Die Kommunen stehen damit in Konkurrenz zueinander, und dies spitzt sich in der Wirtschaftskrise weiter zu – natürlich auf unsere Kosten. Durch die Subvention der Profite der Banken und Konzerne – wie durch das 50 Milliarden Euro schwere „Rettungspakt“ – verschuldet sich der Staat in der Krise. Durch die allgemeine Verschuldung des Bundes wird auch der Druck auf die Länder und letztendlich die Kommunen immer größer. Kosten werden auf sie abgewälzt, Förderungen zusammengestrichen. Um aus diesem Unterfinanzierungsdesaster zu entkommen, werden kommunale Haushalte immer mehr und in allen Bereichen profitorientiert geführt. Verstärkt werden diese Prozesse auch durch die Massenarbeitslosigkeit. Die Steuereinnahmen der Kommunen sinken und die Ausgaben steigen. Die Bevölkerungsversorgung rückt immer weiter in den Hintergrund. Im Interesse des „besten Standortes“ für Unternehmen wird die Gewerbesteuer gesenkt, neue Betriebe werden stark subventioniert, profitable Bereiche werden privatisiert. Nach der gleichen Logik werden unrentable Bereiche wie der soziale Wohnungsbau oder die Jugendarbeit gestrichen.

Staat als Instrument der Herrschenden

Um Investoren anzulocken schaffen die Kommunen Anlagemöglichkeiten für sie. Ein Beispiel sind Anschubfinanzierung in Form von Sanierungsgebieten. Der Staat zahlt den Investoren einen Bonus, was natürlich auf unsere Kosten geht und die Profite der Immobilieneigentümer maximierten soll. Verbunden mit dem Einstampfen des sozialen Wohnungsbaus, der Privatisierung von kommunalem Wohnungseigentum führt dies zu steigenden Mieten. Mit den Mieten verändert sich die soziale Struktur, und Leute mit mehr Geld ziehen ein. MigrantInnen, ArbeiterInnen, ALG II-EmpfängerInnen werden dabei in Randbezirke verdrängt, wo die Mieten noch niedriger sind. Die Kommunen profitieren dabei, da sie Grundstücke oder Immobilien verkauft haben, und bei reicheren BewohnerInnen nun auf mehr Steuereinnahmen hoffen. Vor allem aber profitieren die Banken und Investorengruppen. Die Einen indem sie Darlehen während der Bauphase gewähren, die anderen, indem sie Eigentum von Kommunen oder Einzelpersonen aufgekauft haben und nun auf Gewinne durch die Mieteinnahmen spekulieren. Nicht zuletzt profitiert natürlich die Bauwirtschaft.

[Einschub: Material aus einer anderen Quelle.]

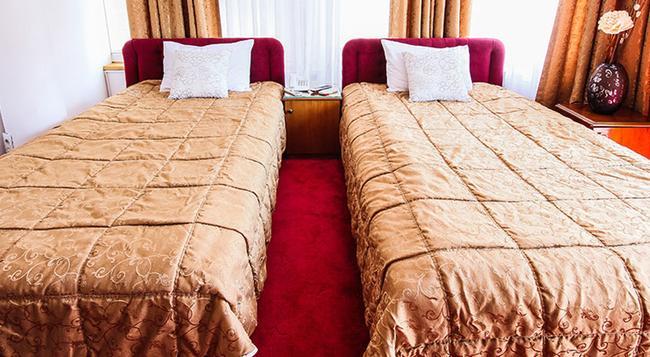 Hotel Victoria - 斯科普里 - 臥室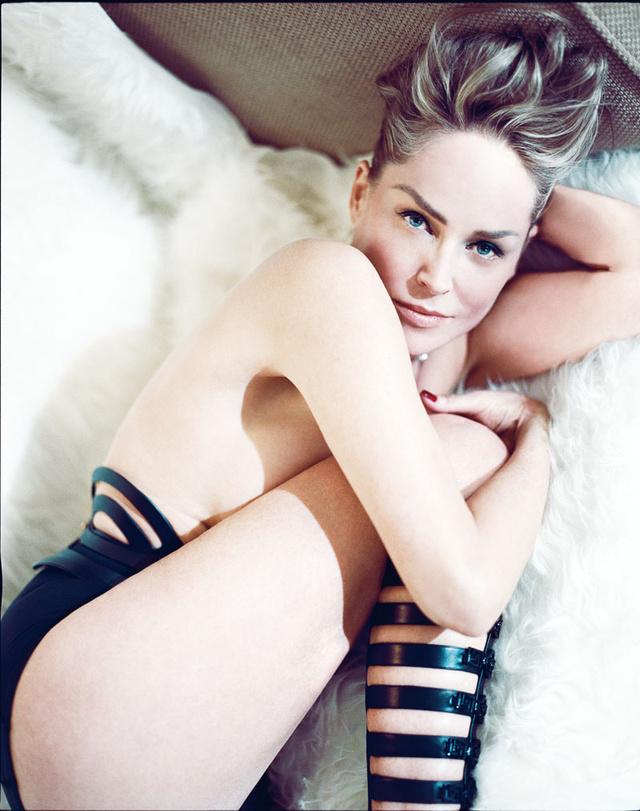 La actriz lleva cinturóncorsé de piel de Una Burke, botas estilo gladiador de Versace, braguitas de Eres, collar de diamantes de Cartier y anillo de diamantes de Van Cleef & Arples.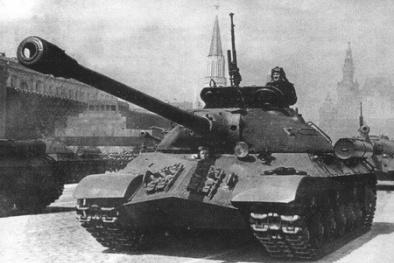 Vũ khí 'quái vật' mạnh nhất Thế chiến II của Nga tái xuất khiến đối thủ khiếp vía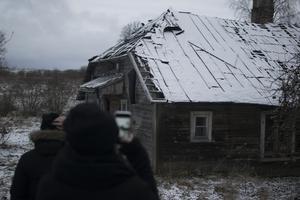 Så här ser många av husen ut i  Gaujiena i nordöstra Lettland.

Hieran sieht man, dass Verdrängungsprozesse im Zuge von sogenannten Aufwertungen von Stadtteilen („Gentrifizierung“) keine ungewollten Nebeneffekte sind. Sie sind politisch kalkuliert, gewollt und werden eben auch politisch gefördert.

Widerstand

Projekte wie „Stuttgart 21“ zeigen, wie wir Gegenwehr aufbauen können. Der Widerstand gegen die unsoziale Umgestaltung der Kommunen ist Klassenkampf. Wir müssen in diesen Auseinandersetzungen die unvereinbaren Interessen zwischen den Banken, Investoren und Konzernen mit ihren Politikern auf der einen Seite und uns – der Arbeiterklasse – auf der anderen Seite aufzeigen.

Sven, Berlin

Dieser Artikel erschien in POSITION – Magazin der SDAJ #1/2011.